— Provided text —
============

The tech allows drones to see through the smoke to the heart of the fires.
This has been a devastating year for wildfires in California. In August, three of the biggest fires in California history were all blazing at the same time charring 820,000 acres across the state.
But even as the fire cycle seems to be getting worse, new technology is helping firefighters beat down the blazes more efficiently. The California Air National Guard is using drones equipped with infrared technology to fly above fires and see through the smoke. In one instance, the drone was able to see that firefighters who thought they were battling one spot fire were actually in a ring of seven fires that were closing in.
Read more about how this technology is changing the way we fight fires in California here.
A San Mateo-based company is bringing greens to the desert using hydroponic farming.
San Mateo-based Crop One Holding is bringing the best of the Salinas Valley (otherwise known as America’s salad bowl) to Dubai thanks to a new deal between the farming company and Emirates Airlines. Crop One will build a 50-foot high sealed warehouse next to the Emirates runway where it will produce 3 tons of leafy vegetables per day for the airline to use for onboard meals.
Crop One grows its greens hydroponically which means it doesn’t use soil. Instead, it nourishes the plants with a nutrient-rich water and LED lights. For more on this cool technology you can check out this story in the San Francisco Chronicle.
This animated GIF seems to show the state breathing as water moves in and out of aquifers.
Water is California’s most precious resource and as global warming continues to take a toll, managing that resource is going to become increasingly important.
To help water managers better understand the underground aquifers that store the state’s water, geophysicists at Caltech used satellite photos that tracked the deformation of the earth over 18 years as Southern California aquifers were filled and emptied. The result is this GIF which seems to show the state breathing. Learn more about the study and its implications here.
Text alerts, Twitter, Nextdoor — California local governments are using any means necessary to alert people early about coming fires.
The fires in Northern California have already burned thousands of acres and forced residents from their homes, but thankfully, the death toll has been relatively low. That’s because the counties around San Francisco have gotten savvier about using technology to alert people to leave their homes before the danger gets too close.
According to one article, the number of people who signed up to receive alerts in Sonoma County has jumped from 20,000 to 275,000. Governments are taking advantage of everything from Twitter to artificial intelligence to better reach people who need to evacuate. You can read more about the state’s efforts in this article on Xconomy.

============

— Recorded data —
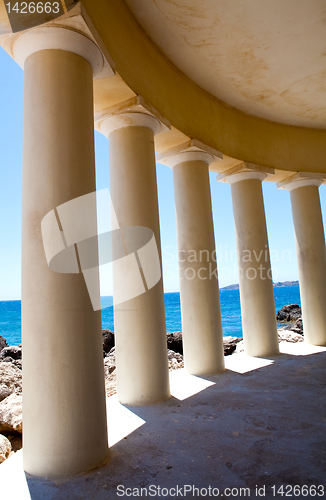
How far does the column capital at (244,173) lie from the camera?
38844 millimetres

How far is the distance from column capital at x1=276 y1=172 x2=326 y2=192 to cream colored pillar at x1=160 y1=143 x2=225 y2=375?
15138 mm

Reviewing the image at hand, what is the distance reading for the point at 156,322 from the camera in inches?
980

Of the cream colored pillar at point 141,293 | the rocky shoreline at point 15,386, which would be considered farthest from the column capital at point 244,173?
the rocky shoreline at point 15,386

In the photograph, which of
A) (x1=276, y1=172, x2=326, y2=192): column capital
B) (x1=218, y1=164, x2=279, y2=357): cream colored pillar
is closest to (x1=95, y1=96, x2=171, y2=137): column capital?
(x1=218, y1=164, x2=279, y2=357): cream colored pillar

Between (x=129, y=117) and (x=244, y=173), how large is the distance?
18534 millimetres

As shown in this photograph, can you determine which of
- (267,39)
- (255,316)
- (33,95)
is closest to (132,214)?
(33,95)

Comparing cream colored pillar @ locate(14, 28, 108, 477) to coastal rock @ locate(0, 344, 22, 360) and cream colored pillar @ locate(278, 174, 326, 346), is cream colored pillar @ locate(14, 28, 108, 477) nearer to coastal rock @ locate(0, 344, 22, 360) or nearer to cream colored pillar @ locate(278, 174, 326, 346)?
cream colored pillar @ locate(278, 174, 326, 346)

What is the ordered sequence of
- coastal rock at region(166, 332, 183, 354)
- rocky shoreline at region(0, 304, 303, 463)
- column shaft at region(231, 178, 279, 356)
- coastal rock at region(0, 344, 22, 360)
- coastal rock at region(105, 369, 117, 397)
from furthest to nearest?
coastal rock at region(166, 332, 183, 354)
coastal rock at region(0, 344, 22, 360)
column shaft at region(231, 178, 279, 356)
coastal rock at region(105, 369, 117, 397)
rocky shoreline at region(0, 304, 303, 463)

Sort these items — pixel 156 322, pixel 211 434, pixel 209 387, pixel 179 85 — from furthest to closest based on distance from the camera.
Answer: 1. pixel 179 85
2. pixel 209 387
3. pixel 156 322
4. pixel 211 434

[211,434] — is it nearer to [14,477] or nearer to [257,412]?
[257,412]

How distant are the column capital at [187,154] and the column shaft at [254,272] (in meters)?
8.16

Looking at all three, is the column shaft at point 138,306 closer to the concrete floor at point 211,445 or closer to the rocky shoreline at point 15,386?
the concrete floor at point 211,445

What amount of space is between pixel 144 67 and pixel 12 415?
2573cm

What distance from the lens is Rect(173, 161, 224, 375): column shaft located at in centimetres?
3142
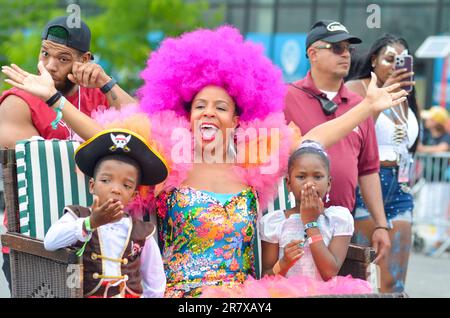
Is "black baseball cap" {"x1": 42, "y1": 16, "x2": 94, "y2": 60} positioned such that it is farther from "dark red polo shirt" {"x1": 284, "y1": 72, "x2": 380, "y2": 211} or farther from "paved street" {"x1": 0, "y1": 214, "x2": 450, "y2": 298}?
"paved street" {"x1": 0, "y1": 214, "x2": 450, "y2": 298}

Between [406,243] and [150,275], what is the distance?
99.9 inches

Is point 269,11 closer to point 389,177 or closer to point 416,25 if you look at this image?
point 416,25

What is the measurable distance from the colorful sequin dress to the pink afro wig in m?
0.43

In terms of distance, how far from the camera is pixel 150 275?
3877 mm

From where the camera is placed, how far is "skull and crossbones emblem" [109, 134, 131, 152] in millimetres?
3805

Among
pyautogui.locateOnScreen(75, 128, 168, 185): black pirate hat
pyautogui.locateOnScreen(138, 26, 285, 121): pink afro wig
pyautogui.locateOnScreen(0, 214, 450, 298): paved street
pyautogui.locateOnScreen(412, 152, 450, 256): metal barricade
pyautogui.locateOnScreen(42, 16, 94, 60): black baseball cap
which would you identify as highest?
pyautogui.locateOnScreen(42, 16, 94, 60): black baseball cap

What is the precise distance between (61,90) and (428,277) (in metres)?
5.84

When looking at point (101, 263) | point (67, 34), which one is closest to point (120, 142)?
point (101, 263)

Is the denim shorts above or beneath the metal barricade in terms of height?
above

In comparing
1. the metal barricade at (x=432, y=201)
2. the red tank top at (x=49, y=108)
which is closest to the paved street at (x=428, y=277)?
the metal barricade at (x=432, y=201)
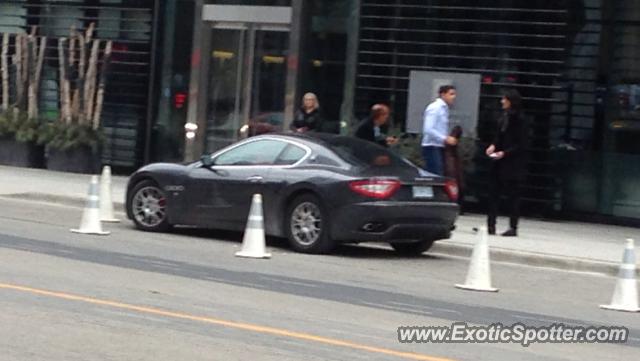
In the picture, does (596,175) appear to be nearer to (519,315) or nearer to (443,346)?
(519,315)

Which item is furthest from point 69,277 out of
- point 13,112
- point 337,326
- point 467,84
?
point 13,112

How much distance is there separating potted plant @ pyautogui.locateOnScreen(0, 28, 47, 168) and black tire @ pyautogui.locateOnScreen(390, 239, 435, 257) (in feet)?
39.0

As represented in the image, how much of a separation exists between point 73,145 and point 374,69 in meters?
6.30

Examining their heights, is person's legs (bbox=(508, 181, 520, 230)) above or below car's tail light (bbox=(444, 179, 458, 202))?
below

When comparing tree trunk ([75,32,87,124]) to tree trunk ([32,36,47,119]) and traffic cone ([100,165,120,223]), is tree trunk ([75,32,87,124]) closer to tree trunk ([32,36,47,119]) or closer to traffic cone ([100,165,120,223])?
tree trunk ([32,36,47,119])

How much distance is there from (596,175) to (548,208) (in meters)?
0.94

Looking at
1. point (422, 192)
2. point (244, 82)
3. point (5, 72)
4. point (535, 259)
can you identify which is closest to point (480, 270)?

============

— Stated problem —
Reproduce the passage of the California technology roundup word for word, starting at "A San Mateo-based" and ending at "for onboard meals.".

— Finished answer —
A San Mateo-based company is bringing greens to the desert using hydroponic farming.
San Mateo-based Crop One Holding is bringing the best of the Salinas Valley (otherwise known as America’s salad bowl) to Dubai thanks to a new deal between the farming company and Emirates Airlines. Crop One will build a 50-foot high sealed warehouse next to the Emirates runway where it will produce 3 tons of leafy vegetables per day for the airline to use for onboard meals.